= Texto fornecido =
════

DOC CONTA A HISTÓRIA DE JOÃO SILVA, PARCEIRO DE LUIZ GONZAGA E AUTOR DE 2 MIL MÚSICAS
Premiado no Cine PE 2016, ‘Danado de bom’ estreia nesta quinta-feira
Na frase que abre o documentário “Danado de bom”, que estreia nesta quinta-feira no Rio, o cantor e compositor pernambucano (também narrador do filme) Siba decreta: “Enquanto existir sertão, vai existir forró”. As andanças com o pai na infância pelo semiárido brasileiro foram a maior fonte de inspiração de João Silva — “o poeta que o Brasil conhece sem conhecer”, como Siba descreveu seu conterrâneo — para compor mais de 2 mil músicas, entre xotes, quadrilhas e xaxados, gravadas pelas mais diversas vozes: de Luiz Gonzaga, seu maior parceiro, Gilberto Gil e Lenine, passando por Trio Nordestino, Alcione, Frejat e Zeca Baleiro até chegar ao grupo de gypsy punk Gogol Bordello.
— O que mais me admirava na obra de João era mesmo o espírito nordestino, um profundo entranhamento de sua alma com a cultura local, e a capacidade de escrever as coisas com falas nordestinas que ele criava — elogia Gil, que aparece no documentário interpretando, ao lado de Dominguinhos, “Aprendi com o rei”, composição de João gravada pelo mestre baiano no DVD “Fé na festa” (2010).
Gil não chegou a conhecer o compositor em vida, assim como o pernambucano não chegou a assistir a “Danado de bom”, filme que nasceu quando o próprio João Silva procurou a produtora Marianna Brennand, em 2006, para buscar o reconhecimento que nunca conseguiu ter ao longo de seus 78 anos — 60 deles dedicados à música. Um aneurisma de aorta abdominal o levou em 2013, três anos antes de a produção estrear na mostra competitiva do festival Cine PE, em maio do ano passado, quando saiu com quatro prêmios, entre eles o de melhor filme.
— O filme passou por diferentes editais, da pesquisa à pós-produção, e esse é um dos motivos de termos demorado mais de dez anos para lançá-lo — justifica Marianna. — João contava histórias muito mirabolantes, e queríamos descobrir o que ali era verdade. Que ele tinha sido um grande parceiro de Gonzaga era irrefutável, mas acabamos contando uma história de vida bonita e pouco conhecida, de um menino pobre e andarilho com nome e sobrenome tão brasileiros.
Para contar essa história, o filme, que terá exibições gratuitas em cidades do interior do país, conta com depoimentos de Elba Ramalho, Dominguinhos e Genaro, entre outros, e registra a primeira vez em que Silva volta ao sertão profundo, em uma viagem que começa em Arcoverde, sua terra natal, e termina em Crato, onde nasceu Padre Cícero.

════

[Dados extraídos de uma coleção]
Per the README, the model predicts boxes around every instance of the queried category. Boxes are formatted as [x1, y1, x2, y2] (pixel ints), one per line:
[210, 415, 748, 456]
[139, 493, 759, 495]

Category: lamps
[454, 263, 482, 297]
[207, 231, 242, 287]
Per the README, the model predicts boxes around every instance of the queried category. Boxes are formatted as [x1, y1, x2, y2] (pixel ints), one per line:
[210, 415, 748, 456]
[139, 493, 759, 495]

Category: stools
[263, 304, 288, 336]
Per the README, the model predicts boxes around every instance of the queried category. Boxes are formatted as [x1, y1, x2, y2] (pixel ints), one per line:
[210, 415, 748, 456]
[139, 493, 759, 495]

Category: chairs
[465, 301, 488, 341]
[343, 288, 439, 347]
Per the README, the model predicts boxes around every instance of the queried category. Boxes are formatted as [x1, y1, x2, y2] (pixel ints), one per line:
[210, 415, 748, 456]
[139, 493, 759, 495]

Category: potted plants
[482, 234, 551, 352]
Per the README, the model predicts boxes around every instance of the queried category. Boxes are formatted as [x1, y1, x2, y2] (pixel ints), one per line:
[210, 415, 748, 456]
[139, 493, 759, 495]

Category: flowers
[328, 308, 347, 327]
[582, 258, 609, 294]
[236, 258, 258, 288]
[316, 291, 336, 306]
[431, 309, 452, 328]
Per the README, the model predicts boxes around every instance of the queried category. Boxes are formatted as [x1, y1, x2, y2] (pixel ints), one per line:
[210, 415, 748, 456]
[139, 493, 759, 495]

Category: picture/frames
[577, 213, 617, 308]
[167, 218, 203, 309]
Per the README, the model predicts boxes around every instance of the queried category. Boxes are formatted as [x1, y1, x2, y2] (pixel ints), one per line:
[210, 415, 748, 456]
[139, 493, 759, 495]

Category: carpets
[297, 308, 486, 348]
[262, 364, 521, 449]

════

= Lista de tarefas =
**A.** Segundo o texto sobre o documentário "Danado de bom", em que cidade começa a viagem de João Silva ao sertão registrada no filme?
**B.** Prossiga com o texto sobre o documentário "Danado de bom" a partir do ponto em que ele termina.

= Resultados das tarefas =
**A.** A viagem começa em Arcoverde, terra natal de João Silva.

**B.**
Nascido em 1935, Silva não teve escolaridade formal. Segundo a diretora, Deby Brennand, neta do artista plástico pernambucano Francisco Brennand — Marianna é sobrinha-neta —, ele aprendeu o alfabeto com uma tia e, depois, passou a formar palavras lendo placas de cidades pelas quais passava com o pai nos tempos de andarilho. O autodidatismo seguiu na música: começou tocando pandeiro, aos 7 anos e, aos 10, já se arriscava no acordeom; para compor, usava apenas um gravador, para driblar sua precariedade na escrita.
— Como pode um compositor que escrevia letras hoje eternizadas ter sido quase iletrado? — observa Deby. — O que mais me impressionou no processo foi essa força de poeta, essa necessidade que ele tinha de botar para fora, mesmo não dominando a ferramenta.
Ainda jovem, Silva veio tentar a vida no Rio, a capital federal daquela época, com um objetivo principal: conhecer Luiz Gonzaga, seu grande ídolo. Nada matuto, logo se misturou ao meio artístico e passou a fazer parte do elenco da rádio Mayrink Veiga. Foi a cantora Marinês (1935-2007), que já vinha gravando letras de Silva, quem fez a conexão entre ele e Gonzagão.
Após um primeiro encontro não muito amistoso, pautado pelas duas personalidades fortes, logo as conexões musicais e a origem em comum aproximaram os dois. Gonzaga encomendava temas para Silva e recebia músicas prontas, com letra e arranjo (“mas ele sempre melhorava mais”, reverencia o compositor, em certo momento do filme). A parceria só não foi mais intensa por dois motivos: Gonzagão tinha Humberto Teixeira e Zé Dantas como compositores fixos, e não gostava da postura excessivamente boêmia de Silva, tema pouco explorado no filme por escolha artística:
— Optamos por fazer um filme mais leve, focado na música, na alegria dele, no João compositor — justifica Deby. — O começo foi difícil, João evitava alguns assuntos, se fechava. Eu cheguei a questionar se o projeto viraria filme, por conta da sua personalidade. Mas, em certo ponto, consegui quebrar a carcaça, enxergar sua alma de artista e poeta, e fui mudando minha percepção sobre ele. Era um poeta que falava do sertão sem cantar a seca, por exemplo. Sem lamentar. Ele falava sobre o forró, sobre as festas, inventava palavras(“Forrofiar”, “De fiá pavi”, “Chililique” são exemplos de títulos de músicas com palavras inventadas pelo pernambucano).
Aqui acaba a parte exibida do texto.